[Possible BUG] Strange Behavior of backward

phantom90 · September 9, 2021, 3:20pm

Hi there,

I have run these pieces of code, but the results are strange:

x = torch.zeros(10, 300, requires_grad=True)
loss = torch.max(x)
loss.backward(retain_graph=True)
x.grad

Here, x.grad is correct.

Another script.

x = torch.zeros(10, 300, requires_grad=True).to(device)
loss = torch.max(x)
loss.backward(retain_graph=True)
x.grad

x.grad becomes None.

Why? Thanks!

gphilip · September 9, 2021, 3:35pm

I am unable to run the first script, because x.backward throws an error saying “grad can be implicitly created only for scalar outputs”

phantom90 · September 9, 2021, 3:37pm

My bad. I have missed something. Could you please check it again?

phantom90 · September 9, 2021, 3:38pm

Please just refresh the webpage.

gphilip · September 9, 2021, 3:58pm

In the first example x is a leaf tensor, since it is a tensor that you directly created. By default, gradients are computed only with respect to leaf tensors, so x.grad has actual numbers in it.

In the second example x is not a leaf tensor, since it is not a tensor that you directly created: it is a tensor that you obtained by calling a function (to) on another tensor. By default, gradients are computed only with respect to leaf tensors, so x.grad is None.
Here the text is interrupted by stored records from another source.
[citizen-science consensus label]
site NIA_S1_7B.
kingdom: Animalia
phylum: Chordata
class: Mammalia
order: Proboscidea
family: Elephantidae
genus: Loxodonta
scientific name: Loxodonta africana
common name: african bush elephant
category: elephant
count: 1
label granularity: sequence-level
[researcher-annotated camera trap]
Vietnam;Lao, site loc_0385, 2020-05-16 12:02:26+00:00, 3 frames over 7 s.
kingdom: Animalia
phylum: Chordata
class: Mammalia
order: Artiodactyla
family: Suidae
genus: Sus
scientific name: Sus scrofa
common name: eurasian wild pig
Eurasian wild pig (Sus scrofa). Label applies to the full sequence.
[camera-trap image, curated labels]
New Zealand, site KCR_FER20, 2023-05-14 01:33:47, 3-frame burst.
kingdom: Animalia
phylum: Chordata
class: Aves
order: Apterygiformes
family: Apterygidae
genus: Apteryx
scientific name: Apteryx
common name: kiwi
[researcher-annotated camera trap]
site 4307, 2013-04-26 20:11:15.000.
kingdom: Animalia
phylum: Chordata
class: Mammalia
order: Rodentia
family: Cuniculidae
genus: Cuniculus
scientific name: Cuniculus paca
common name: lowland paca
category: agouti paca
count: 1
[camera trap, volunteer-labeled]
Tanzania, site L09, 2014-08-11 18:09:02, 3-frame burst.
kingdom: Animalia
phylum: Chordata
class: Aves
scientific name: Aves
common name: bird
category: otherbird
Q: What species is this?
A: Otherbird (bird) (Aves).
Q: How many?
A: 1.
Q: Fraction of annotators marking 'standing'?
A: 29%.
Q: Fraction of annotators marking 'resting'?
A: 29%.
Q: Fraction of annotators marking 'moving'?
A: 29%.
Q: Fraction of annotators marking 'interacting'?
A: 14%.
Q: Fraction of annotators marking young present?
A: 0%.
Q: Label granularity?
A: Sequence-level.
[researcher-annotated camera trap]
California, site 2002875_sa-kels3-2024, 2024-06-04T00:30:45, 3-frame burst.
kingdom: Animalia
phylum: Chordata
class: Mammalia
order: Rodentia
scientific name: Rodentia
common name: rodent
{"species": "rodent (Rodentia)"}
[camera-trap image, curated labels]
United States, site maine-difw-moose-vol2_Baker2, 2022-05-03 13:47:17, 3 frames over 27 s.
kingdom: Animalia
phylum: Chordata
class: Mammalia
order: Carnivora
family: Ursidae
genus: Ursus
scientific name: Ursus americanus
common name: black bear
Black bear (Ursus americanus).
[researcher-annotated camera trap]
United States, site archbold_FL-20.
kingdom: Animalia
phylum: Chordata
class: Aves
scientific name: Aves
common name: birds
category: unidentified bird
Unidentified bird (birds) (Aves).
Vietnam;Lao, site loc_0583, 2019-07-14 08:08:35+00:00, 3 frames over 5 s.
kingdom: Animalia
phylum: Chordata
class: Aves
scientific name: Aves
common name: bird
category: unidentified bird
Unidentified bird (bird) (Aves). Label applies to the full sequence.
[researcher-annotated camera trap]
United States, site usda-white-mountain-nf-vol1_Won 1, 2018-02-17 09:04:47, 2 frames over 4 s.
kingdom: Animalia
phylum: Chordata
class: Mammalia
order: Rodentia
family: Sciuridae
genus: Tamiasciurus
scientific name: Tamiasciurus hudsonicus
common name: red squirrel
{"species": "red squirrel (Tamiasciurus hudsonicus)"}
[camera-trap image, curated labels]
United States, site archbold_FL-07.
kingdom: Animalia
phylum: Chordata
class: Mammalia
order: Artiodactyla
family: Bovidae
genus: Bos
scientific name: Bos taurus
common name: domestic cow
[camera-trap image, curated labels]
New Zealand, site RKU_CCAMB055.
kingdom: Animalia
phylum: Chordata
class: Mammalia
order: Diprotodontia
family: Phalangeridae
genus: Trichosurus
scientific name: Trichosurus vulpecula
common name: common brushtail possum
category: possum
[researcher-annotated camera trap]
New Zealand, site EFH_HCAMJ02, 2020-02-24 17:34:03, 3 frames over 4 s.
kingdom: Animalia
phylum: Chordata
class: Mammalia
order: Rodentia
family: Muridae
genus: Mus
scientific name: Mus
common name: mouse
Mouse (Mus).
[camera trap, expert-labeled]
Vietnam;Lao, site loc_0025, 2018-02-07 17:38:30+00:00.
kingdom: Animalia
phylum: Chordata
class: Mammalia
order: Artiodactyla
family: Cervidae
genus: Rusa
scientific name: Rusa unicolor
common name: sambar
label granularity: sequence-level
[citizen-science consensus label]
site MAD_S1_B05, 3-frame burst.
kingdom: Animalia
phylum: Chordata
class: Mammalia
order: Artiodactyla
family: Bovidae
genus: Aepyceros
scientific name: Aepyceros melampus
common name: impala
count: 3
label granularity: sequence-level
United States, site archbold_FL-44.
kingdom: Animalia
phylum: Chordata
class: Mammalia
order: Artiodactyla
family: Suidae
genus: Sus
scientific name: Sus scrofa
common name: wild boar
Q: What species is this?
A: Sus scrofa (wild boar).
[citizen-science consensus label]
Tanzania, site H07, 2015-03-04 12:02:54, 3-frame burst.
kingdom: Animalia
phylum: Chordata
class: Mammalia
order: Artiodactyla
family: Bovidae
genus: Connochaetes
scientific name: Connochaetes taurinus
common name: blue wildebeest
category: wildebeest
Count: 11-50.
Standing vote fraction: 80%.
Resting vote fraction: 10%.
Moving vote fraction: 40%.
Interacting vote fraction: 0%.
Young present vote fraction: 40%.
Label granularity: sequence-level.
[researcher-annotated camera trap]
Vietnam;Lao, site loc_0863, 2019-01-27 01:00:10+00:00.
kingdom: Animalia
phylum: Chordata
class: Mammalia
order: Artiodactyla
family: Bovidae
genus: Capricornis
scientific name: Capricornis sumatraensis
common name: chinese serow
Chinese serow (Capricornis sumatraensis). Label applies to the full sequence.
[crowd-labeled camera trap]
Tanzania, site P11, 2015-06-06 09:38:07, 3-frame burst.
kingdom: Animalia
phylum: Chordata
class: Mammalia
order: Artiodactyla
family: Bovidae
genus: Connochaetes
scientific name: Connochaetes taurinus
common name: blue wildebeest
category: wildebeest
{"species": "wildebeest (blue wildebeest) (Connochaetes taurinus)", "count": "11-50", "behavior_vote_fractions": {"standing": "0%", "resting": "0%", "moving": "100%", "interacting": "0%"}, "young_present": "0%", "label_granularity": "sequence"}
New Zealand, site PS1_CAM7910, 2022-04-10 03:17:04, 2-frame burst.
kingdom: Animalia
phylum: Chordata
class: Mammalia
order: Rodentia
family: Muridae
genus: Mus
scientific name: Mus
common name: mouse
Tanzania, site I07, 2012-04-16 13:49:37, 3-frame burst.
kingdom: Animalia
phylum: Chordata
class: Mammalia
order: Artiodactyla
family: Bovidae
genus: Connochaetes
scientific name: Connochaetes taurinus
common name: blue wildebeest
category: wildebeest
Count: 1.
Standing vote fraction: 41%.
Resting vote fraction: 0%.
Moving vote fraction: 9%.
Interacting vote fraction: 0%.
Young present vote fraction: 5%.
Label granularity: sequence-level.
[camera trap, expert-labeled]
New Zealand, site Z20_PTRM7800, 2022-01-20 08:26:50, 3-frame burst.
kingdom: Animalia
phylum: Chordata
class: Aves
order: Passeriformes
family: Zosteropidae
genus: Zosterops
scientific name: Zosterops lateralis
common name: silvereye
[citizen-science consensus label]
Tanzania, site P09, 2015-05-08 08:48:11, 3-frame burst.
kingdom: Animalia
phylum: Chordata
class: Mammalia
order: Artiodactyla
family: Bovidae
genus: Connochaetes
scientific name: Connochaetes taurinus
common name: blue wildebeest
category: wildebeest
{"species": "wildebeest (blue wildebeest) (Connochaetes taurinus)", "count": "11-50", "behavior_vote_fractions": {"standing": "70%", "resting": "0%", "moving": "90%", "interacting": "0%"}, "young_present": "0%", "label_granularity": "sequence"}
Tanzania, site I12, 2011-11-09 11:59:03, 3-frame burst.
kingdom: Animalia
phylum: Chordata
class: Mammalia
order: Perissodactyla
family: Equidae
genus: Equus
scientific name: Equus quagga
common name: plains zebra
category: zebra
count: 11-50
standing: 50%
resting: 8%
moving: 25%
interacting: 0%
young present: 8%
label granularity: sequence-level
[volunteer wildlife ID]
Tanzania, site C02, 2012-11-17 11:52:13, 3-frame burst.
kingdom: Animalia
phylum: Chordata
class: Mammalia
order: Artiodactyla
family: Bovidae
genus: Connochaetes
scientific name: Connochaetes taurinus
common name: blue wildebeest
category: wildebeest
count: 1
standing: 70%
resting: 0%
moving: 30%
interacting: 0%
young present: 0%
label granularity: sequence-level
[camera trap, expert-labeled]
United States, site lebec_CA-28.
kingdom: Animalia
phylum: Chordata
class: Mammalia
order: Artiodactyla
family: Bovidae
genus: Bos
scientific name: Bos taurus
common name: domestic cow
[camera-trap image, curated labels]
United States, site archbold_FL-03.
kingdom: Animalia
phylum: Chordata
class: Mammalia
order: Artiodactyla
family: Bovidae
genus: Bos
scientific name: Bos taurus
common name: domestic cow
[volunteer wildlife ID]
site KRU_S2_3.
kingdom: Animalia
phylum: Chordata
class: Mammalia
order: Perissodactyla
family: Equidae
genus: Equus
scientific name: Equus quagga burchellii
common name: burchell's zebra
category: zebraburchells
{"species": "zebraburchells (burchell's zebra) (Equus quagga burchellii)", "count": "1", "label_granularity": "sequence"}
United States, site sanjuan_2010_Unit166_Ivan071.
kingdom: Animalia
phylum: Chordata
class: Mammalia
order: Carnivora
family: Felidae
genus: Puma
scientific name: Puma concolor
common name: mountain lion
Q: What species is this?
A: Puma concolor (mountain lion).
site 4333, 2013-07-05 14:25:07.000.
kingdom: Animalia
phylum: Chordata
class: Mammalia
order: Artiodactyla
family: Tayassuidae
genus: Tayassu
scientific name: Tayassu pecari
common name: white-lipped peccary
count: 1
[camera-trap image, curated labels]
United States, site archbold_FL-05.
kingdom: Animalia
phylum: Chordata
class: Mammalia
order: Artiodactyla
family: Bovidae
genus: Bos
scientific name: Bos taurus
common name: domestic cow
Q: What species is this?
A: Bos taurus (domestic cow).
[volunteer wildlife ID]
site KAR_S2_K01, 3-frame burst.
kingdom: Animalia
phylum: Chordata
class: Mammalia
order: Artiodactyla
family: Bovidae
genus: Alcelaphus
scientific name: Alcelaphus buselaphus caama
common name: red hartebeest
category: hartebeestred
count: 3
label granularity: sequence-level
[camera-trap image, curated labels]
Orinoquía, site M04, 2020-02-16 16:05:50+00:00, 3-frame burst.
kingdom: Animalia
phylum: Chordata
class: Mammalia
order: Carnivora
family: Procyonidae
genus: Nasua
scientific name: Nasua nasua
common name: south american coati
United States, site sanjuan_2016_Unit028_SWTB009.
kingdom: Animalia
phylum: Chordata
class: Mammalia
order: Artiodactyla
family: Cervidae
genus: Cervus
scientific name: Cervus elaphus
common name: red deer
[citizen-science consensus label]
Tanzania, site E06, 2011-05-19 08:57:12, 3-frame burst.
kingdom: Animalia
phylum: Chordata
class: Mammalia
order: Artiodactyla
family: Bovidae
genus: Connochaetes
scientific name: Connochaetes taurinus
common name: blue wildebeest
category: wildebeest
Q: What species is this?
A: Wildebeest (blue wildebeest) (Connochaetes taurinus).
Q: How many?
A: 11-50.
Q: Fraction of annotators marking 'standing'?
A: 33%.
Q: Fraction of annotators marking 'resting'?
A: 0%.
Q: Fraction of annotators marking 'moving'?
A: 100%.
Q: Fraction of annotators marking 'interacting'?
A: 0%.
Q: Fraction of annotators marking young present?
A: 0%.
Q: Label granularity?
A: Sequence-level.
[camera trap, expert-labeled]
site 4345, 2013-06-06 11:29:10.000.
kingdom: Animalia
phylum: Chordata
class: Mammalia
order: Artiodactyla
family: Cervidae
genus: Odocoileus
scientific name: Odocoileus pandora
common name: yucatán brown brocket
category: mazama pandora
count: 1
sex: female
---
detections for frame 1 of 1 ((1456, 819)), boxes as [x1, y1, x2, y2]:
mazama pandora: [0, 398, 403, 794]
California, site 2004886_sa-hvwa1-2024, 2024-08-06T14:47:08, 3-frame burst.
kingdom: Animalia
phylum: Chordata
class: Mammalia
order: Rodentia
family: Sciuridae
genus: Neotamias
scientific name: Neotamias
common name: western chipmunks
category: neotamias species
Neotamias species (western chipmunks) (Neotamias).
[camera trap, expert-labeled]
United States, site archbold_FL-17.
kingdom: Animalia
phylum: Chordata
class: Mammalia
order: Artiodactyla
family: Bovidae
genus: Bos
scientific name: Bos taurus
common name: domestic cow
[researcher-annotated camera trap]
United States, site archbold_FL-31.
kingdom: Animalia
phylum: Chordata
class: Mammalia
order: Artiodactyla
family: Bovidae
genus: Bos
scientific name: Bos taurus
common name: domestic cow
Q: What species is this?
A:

Here is some code that may help make this distinction clearer:

x = torch.zeros(10, 300, requires_grad=True)
print(x.grad)
y = x.to(device)
loss = torch.max(y)
loss.backward(retain_graph=True)
print(y.grad)
print(x.grad)

You can make PyTorch compute gradients with respect to a non-leaf tensor, by calling retain_grad() on that tensor. Here is the same example as above, with an extra call to y.retain_grad():

x = torch.zeros(10, 300, requires_grad=True)
print(x.grad)
y = x.to(device)
y.retain_grad()
loss = torch.max(y)
loss.backward(retain_graph=True)
print(y.grad)
print(x.grad)

phantom90 · September 9, 2021, 4:49pm

Thank you for the clarification. Now I know what happens in .to() method.